Multiple sclerosis (MS), an autoimmune disease of the brain and spinal cord, affects about 2.3 million people worldwide (400,000 in the United States). Affecting more women than men, it can be seen at any age, although it is most commonly diagnosed between the ages of 20 and 40.
An unpredictable disease that disrupts the flow of information within the brain and between the brain and the body, MS is triggered when the immune system attacks the myelin sheath, the protective covering around the axons of nerve fibers. The "demyelination" that follows causes a disruption of nerve impulses. As the protective sheath - best imagined as the insulating material around an electrical wire - wears off, the nerve signals slow down or stop, and the patient's vision, sensation and use of limbs get impaired. Permanent paralysis can result when the nerve fibers are completely damaged by the disease.

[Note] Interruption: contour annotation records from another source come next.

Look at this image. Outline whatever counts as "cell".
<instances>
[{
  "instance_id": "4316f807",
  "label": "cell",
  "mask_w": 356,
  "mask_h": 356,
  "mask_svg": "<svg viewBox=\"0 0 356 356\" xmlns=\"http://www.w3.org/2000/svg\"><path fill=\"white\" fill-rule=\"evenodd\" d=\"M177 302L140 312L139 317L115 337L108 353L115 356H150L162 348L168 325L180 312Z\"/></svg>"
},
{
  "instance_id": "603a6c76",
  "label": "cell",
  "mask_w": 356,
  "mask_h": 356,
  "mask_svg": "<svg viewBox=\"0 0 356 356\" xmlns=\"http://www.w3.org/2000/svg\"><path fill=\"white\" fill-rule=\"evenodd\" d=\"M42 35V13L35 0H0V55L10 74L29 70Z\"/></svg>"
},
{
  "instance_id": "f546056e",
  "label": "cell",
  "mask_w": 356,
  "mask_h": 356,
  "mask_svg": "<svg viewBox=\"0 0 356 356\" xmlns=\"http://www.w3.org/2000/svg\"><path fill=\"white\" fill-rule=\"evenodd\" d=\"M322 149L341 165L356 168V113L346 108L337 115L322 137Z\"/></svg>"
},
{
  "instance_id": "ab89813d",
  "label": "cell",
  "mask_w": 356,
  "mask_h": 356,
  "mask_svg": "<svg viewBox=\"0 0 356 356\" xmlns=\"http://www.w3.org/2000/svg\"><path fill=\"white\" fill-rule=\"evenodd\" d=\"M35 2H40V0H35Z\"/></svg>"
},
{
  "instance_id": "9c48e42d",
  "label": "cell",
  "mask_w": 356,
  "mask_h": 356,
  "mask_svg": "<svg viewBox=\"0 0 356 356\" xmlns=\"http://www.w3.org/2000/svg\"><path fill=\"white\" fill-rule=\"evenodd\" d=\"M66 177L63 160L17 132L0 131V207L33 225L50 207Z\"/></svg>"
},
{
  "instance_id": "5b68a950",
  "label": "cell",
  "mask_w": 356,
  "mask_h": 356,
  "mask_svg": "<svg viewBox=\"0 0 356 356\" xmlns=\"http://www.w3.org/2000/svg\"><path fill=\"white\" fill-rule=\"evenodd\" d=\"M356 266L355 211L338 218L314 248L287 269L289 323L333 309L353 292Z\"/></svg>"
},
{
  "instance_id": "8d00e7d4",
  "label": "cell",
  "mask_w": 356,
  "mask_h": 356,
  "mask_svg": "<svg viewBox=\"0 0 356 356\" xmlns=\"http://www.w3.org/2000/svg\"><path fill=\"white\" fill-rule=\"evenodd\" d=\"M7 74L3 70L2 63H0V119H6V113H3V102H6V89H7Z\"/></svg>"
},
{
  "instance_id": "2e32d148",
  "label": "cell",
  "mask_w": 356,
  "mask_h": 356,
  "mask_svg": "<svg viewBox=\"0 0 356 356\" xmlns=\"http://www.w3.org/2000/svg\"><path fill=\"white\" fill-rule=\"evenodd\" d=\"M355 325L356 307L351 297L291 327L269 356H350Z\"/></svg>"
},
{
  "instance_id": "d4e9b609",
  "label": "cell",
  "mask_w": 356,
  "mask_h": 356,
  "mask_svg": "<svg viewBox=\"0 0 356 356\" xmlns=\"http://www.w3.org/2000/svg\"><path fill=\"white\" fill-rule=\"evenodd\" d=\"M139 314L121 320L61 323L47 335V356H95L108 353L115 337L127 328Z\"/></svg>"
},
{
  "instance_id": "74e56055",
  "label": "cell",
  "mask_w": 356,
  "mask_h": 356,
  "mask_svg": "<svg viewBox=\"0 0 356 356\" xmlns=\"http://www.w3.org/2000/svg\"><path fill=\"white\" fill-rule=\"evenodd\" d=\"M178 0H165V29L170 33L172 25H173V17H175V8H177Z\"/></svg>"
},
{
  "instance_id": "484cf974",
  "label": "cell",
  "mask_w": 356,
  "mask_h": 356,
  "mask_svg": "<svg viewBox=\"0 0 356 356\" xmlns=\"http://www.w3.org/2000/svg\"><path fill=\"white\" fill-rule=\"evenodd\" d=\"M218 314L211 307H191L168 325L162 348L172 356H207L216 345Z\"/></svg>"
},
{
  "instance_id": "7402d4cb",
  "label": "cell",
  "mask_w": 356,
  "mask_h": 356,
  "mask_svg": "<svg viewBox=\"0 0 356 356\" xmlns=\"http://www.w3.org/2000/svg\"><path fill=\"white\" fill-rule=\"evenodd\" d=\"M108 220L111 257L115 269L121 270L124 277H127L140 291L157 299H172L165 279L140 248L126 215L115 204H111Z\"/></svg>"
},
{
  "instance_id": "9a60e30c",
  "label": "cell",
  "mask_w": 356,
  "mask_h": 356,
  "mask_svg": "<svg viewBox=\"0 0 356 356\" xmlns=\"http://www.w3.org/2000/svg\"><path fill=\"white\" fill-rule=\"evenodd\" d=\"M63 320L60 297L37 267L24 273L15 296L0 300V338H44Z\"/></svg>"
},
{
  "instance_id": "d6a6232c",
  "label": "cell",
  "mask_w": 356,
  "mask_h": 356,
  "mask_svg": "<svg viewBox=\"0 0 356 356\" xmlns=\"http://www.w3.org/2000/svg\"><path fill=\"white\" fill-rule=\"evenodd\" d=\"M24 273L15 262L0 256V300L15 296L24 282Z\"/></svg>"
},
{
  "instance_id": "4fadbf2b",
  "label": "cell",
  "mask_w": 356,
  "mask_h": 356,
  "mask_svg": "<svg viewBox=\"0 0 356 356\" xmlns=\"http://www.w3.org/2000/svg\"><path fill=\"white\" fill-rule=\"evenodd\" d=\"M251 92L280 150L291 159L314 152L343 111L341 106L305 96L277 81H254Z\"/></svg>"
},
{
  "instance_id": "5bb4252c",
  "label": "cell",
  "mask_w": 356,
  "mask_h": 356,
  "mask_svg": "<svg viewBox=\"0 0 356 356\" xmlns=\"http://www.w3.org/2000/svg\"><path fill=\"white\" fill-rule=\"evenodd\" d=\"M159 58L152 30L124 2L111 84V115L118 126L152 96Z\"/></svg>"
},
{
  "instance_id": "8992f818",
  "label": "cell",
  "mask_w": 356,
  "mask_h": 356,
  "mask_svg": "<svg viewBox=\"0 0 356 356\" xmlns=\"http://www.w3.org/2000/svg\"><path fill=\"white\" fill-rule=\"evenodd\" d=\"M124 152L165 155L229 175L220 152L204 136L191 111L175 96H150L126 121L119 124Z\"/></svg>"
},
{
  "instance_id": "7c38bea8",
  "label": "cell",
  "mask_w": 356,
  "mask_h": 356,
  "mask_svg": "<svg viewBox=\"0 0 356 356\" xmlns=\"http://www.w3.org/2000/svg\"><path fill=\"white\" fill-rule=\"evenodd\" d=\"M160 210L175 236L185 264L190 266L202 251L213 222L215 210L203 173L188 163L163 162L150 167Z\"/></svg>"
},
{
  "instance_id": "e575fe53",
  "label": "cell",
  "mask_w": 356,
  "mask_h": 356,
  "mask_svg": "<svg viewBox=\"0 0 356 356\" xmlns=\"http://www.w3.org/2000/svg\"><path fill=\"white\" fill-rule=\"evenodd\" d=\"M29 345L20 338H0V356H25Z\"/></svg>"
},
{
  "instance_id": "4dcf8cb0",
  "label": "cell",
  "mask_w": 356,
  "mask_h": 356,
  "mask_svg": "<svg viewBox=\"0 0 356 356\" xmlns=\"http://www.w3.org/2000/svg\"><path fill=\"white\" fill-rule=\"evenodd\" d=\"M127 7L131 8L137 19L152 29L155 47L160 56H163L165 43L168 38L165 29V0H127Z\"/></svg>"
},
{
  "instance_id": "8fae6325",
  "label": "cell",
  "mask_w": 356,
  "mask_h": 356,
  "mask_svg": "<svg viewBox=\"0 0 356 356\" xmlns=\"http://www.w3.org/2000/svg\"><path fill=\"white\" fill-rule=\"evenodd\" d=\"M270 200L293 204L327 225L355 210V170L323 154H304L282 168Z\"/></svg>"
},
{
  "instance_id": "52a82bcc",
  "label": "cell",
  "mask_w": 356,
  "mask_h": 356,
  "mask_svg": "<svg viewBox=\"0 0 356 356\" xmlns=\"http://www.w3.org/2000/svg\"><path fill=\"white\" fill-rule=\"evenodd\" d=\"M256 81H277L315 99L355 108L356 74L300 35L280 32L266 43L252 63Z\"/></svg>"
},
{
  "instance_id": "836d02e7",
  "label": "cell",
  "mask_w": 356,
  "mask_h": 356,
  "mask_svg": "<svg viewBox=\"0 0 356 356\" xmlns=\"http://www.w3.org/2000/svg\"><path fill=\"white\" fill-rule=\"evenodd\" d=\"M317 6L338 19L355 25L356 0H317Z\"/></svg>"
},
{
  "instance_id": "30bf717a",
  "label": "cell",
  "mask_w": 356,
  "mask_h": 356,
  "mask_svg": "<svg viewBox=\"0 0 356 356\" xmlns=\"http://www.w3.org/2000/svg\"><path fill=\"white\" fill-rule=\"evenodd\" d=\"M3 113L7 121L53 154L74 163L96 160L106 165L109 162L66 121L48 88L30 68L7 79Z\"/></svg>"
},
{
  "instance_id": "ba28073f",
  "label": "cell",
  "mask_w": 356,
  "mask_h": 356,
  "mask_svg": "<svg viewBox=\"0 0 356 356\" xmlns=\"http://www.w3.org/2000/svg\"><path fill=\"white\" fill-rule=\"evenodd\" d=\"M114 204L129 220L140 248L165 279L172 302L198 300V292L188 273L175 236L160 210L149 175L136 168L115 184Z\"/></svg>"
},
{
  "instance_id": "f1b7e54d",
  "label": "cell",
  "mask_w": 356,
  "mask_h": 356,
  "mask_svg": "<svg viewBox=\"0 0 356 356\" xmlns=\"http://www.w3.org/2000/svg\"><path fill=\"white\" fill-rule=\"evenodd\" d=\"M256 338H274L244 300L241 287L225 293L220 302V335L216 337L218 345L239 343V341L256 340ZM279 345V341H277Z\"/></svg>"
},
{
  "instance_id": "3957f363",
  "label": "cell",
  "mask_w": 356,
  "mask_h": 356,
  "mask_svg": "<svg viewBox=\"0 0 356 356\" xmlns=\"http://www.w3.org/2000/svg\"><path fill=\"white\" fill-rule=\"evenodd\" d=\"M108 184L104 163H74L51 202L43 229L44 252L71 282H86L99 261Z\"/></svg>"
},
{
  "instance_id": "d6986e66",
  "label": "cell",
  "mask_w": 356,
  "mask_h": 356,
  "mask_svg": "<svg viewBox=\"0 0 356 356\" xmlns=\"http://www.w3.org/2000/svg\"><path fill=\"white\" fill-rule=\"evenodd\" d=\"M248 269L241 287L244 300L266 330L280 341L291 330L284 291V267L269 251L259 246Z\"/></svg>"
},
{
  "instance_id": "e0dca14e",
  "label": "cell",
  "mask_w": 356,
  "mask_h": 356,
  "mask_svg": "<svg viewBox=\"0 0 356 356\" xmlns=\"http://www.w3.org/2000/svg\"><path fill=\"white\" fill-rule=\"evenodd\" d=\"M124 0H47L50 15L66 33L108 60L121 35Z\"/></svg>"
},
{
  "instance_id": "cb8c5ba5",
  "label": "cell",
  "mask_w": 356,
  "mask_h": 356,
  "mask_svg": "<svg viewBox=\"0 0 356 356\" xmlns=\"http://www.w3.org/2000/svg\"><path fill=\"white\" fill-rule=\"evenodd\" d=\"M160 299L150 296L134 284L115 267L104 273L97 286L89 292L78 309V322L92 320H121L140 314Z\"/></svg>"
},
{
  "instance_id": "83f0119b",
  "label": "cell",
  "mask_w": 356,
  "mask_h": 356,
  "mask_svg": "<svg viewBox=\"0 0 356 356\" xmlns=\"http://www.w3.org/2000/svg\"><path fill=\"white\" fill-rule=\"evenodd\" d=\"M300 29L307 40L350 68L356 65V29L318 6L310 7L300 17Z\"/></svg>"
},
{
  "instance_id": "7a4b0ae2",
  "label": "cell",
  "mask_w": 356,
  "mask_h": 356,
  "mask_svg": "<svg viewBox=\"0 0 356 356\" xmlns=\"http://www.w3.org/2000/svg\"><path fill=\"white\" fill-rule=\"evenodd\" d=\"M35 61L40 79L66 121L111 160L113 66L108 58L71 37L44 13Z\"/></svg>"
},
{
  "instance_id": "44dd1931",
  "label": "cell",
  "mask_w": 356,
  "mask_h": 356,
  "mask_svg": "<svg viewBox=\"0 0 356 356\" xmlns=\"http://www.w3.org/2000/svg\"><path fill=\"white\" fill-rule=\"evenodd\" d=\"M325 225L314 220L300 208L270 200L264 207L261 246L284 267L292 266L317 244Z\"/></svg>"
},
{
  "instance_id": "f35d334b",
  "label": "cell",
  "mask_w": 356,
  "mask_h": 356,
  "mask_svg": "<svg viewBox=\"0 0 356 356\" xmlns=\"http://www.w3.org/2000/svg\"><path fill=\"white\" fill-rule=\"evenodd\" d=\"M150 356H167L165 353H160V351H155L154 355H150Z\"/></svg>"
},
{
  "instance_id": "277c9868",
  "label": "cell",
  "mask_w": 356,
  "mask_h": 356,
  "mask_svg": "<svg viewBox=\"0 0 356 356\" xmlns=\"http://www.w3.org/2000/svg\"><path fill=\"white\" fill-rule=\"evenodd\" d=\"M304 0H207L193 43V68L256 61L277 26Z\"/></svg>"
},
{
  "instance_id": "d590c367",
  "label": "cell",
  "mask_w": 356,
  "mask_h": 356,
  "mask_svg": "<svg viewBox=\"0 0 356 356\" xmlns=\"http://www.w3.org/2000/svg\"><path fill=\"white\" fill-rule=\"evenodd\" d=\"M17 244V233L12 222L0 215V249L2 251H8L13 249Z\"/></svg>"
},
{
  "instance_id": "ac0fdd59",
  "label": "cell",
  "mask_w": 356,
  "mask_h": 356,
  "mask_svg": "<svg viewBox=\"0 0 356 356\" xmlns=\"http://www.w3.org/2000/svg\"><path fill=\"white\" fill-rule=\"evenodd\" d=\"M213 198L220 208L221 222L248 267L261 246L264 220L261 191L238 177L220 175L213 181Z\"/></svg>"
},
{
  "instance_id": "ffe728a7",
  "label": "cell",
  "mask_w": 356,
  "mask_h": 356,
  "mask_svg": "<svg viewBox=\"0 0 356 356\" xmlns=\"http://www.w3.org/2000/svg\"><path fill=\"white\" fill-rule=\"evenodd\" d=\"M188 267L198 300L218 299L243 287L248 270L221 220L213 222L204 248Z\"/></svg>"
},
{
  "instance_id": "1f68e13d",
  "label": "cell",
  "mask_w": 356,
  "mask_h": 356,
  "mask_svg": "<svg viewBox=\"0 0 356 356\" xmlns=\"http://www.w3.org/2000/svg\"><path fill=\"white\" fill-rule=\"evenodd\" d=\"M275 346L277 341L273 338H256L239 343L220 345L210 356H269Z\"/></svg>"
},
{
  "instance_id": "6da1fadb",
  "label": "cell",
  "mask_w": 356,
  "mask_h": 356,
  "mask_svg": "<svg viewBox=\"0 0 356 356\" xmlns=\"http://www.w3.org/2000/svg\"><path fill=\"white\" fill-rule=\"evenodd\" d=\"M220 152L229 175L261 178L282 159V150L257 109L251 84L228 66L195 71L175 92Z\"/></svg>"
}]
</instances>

Given such debilitating effects, an aggressive search is on among scientists to find a cure for MS. Currently available therapies are only partially effective, however, in preventing the onset of permanent disability in MS patients. What would be immensely helpful is a drug that could minimize the degeneration of axons, thus reducing the rate and degree of MS progression. Better still would be if this drug could stimulate "remyelination," the re-sheathing of the axons, restoring fast and uninterrupted flow of nerve impulses.
"This drug, which we administered on transgenic mice, can potentially halt the symptoms and reverse ongoing motor deficit due to MS," said Seema K. Tiwari-Woodruff, an associate professor in the UC Riverside School of Medicine whose lab led the study. "Our study shows that Ind-Cl can remyelinate axons which have gotten injured not just in MS but also traumatic brain injury and spinal cord injury."